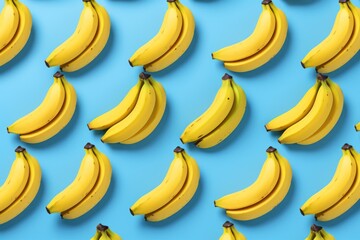 A bunch of bananas sitting on top of a blue surface. Suitable for food-related projects and healthy eating concepts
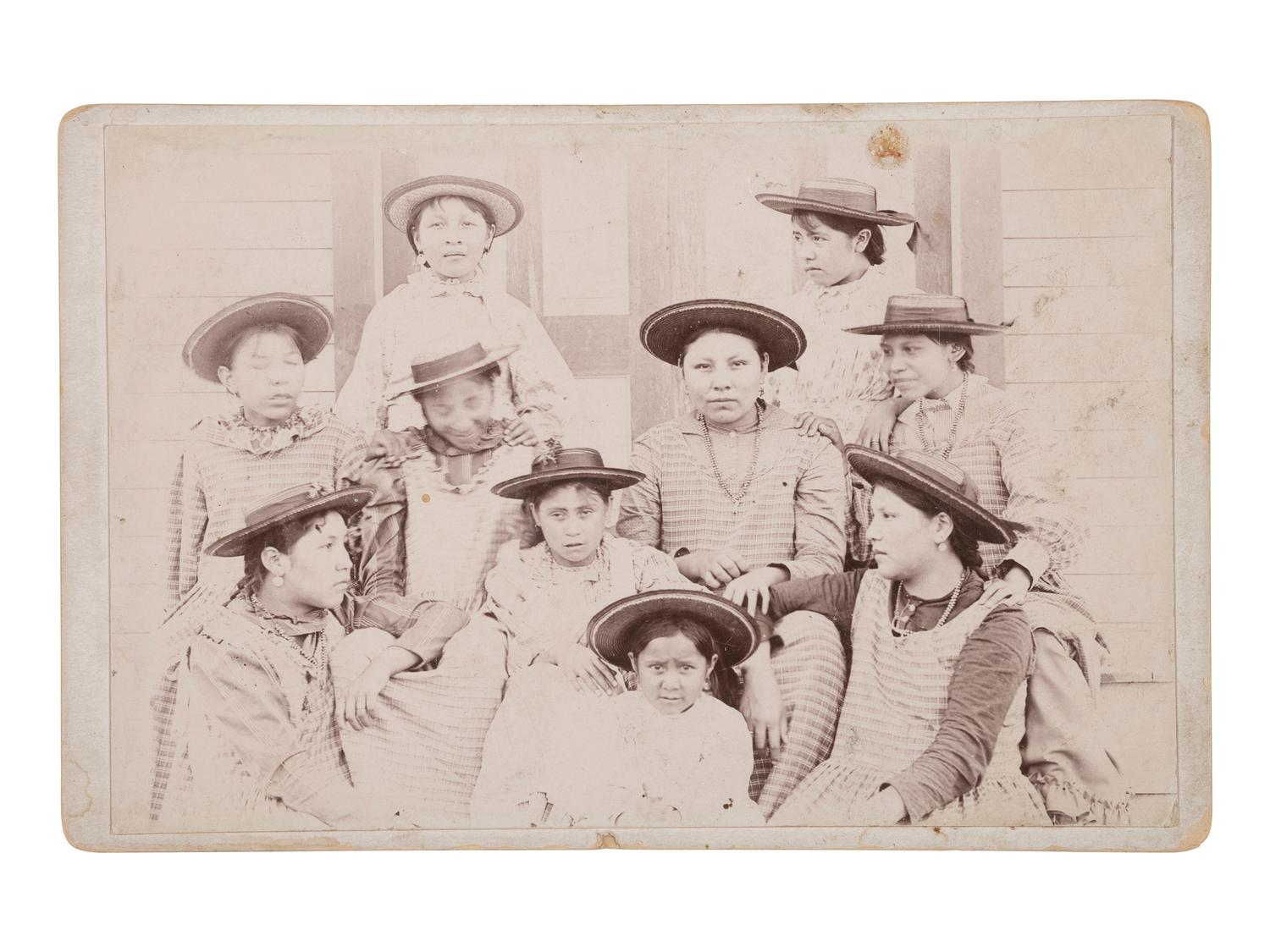 [NATIVE AMERICANS]. Cabinet card of female Indian School students with ledger drawing on verso.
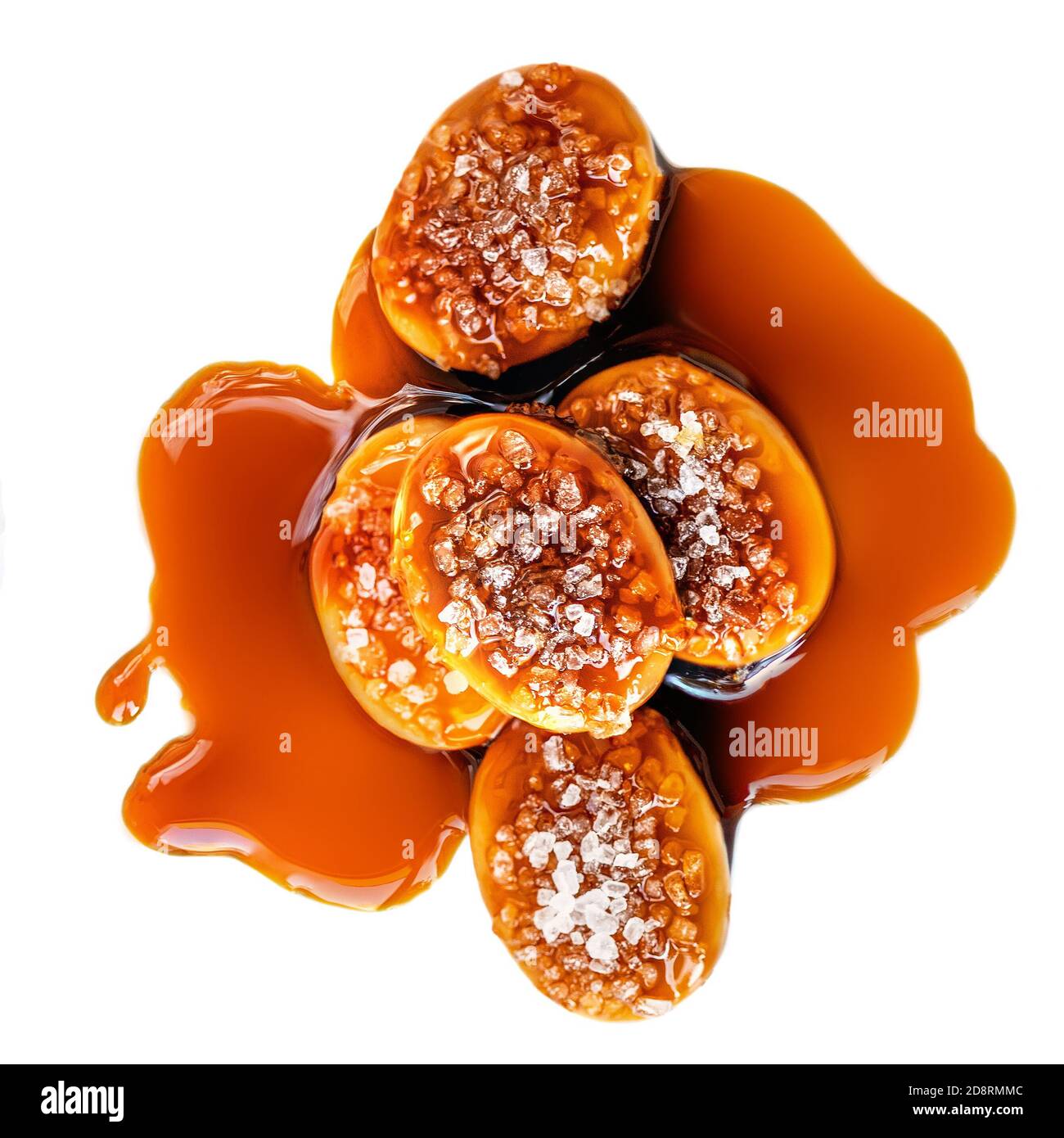 Sucreries sucrées avec garniture au caramel salé isolées sur fond blanc. Toffee avec sauce caramel gros plan. Vue de dessus. Banque D'Images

- WORK REQUIRED -
The line containing "[NATIVE AMERICANS]. Cabinet" and every line after it, up to the last line of the data, should be returned exactly, without the pictures.

- TASK RESULT -
 [NATIVE AMERICANS]. Cabinet card of female Indian School students with ledger drawing on verso.
 Sucreries sucrées avec garniture au caramel salé isolées sur fond blanc. Toffee avec sauce caramel gros plan. Vue de dessus. Banque D'Images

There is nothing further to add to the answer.